Na segunda matéria, o texto fala sobre o avanço da descarbonização no setor automotivo e como isso trará oportunidades de negócios em toda a sua cadeia produtiva. E a terceira matéria da série mostrará outro pilar da neoindustrialização: a bioeconomia – a busca por ativos naturais que vão substituir os sintéticos, incluindo alguns que são derivados do petróleo.

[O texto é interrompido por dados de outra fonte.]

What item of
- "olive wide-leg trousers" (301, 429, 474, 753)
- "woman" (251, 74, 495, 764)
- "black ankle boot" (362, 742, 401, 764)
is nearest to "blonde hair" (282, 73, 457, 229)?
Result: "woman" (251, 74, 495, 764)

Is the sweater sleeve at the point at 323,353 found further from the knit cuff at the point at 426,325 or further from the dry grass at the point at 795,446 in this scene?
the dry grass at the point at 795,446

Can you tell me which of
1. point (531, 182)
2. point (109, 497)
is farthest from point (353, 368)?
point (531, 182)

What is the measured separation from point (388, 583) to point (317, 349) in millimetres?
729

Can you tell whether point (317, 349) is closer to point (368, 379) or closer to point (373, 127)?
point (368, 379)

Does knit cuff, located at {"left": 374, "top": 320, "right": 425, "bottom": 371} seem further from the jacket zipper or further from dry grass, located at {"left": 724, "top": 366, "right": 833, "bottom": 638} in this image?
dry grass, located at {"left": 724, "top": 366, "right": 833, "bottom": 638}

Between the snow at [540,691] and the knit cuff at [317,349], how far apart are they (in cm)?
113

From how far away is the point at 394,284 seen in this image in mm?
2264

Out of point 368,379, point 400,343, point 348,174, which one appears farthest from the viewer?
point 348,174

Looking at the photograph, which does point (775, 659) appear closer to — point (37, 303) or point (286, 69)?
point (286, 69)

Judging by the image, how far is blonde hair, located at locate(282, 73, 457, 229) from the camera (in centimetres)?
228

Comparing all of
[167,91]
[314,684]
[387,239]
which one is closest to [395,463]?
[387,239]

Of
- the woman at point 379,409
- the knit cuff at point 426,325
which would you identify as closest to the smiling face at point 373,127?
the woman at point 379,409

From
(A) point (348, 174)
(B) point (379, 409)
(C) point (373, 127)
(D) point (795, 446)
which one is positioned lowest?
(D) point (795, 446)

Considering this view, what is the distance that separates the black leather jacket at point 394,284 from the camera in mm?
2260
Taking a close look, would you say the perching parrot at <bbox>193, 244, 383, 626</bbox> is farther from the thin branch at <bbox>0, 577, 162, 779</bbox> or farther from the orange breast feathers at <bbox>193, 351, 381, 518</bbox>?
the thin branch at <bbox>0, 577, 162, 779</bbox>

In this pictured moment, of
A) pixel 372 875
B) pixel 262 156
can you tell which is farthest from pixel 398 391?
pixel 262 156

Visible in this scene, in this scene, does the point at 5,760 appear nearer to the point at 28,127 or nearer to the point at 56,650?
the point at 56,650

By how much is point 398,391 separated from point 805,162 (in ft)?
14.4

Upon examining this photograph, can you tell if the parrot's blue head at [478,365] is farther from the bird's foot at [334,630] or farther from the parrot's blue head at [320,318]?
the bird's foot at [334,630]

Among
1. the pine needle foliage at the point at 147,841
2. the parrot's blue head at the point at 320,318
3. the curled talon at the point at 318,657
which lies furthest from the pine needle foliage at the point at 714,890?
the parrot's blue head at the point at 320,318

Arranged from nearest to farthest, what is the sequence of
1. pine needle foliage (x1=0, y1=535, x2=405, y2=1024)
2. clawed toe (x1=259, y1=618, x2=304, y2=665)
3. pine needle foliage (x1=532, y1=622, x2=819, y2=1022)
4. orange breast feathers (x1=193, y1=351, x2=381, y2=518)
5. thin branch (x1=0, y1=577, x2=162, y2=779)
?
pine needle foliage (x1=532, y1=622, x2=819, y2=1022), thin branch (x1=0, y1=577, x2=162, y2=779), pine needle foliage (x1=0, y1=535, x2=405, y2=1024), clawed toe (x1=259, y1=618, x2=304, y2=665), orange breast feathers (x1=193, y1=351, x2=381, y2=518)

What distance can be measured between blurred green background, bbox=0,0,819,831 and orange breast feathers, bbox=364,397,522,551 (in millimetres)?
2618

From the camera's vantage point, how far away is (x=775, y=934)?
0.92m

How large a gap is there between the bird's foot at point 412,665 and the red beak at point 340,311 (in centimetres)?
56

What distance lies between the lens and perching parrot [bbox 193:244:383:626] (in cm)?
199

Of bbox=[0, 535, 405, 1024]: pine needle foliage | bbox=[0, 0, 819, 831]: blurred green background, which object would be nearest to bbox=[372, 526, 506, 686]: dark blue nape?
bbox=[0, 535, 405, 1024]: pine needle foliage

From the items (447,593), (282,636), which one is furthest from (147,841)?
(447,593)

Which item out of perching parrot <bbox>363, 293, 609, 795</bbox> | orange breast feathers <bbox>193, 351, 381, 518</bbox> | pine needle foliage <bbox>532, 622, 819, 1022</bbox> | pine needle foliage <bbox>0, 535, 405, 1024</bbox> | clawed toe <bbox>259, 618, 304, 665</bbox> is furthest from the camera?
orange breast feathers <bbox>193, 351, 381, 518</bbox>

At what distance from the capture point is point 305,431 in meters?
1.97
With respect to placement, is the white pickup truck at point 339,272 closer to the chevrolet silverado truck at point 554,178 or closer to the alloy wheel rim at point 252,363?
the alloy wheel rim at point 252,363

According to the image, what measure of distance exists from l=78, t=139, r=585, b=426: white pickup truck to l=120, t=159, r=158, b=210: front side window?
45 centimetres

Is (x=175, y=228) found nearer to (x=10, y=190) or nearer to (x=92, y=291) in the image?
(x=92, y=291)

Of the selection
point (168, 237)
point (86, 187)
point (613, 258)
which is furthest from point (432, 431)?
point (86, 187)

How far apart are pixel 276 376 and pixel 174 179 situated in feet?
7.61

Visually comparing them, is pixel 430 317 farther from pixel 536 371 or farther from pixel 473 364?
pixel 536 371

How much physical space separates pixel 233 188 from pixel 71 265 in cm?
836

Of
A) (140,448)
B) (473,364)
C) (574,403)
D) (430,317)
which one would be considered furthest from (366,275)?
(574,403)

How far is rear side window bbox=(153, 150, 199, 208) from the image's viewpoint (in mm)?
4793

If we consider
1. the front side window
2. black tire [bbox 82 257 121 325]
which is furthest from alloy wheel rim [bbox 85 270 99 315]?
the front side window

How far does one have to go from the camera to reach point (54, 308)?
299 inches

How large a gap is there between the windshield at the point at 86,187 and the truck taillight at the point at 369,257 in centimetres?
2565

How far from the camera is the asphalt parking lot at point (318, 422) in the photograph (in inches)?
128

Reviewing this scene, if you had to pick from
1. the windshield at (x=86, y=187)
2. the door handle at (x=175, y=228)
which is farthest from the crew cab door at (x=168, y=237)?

A descarbonização vai ser um dos fatores que vai contribuir para a neoindustrialização do Brasil, que também vai contar com outros pilares como as energias renováveis, a bioeconomia, a economia circular, a transformação digital, além de estimular a economia de baixo carbono em todos os segmentos da indústria. E o Nordeste será o grande provedor da energia necessária para esse processo.
“A descarbonização da economia é a mais urgente por questão de sobrevivência, mas os outros pilares também trazem desafios e oportunidades para o Brasil dar um salto de desenvolvimento”, resume a gerente de Política Industrial da Confederação Nacional da Indústria (CNI), Samantha Cunha, se referindo aos pilares citados acima.
Este processo de neoindustrialização está ocorrendo em vários lugares do mundo. E por vários motivos. Primeiro, as empresas e os países perceberam que a redução das emissões de carbono é uma tarefa que não pode mais ser adiada. No entanto, isso significa mudar um dos pilares no qual a economia se desenvolveu desde a segunda metade do século XIX: o petróleo e seus derivados, usados em vários processos industriais, resultando nos mais diversos produtos, incluindo os petroquímicos, – como os plásticos -, químicos, fertilizantes, combustíveis, entre outros.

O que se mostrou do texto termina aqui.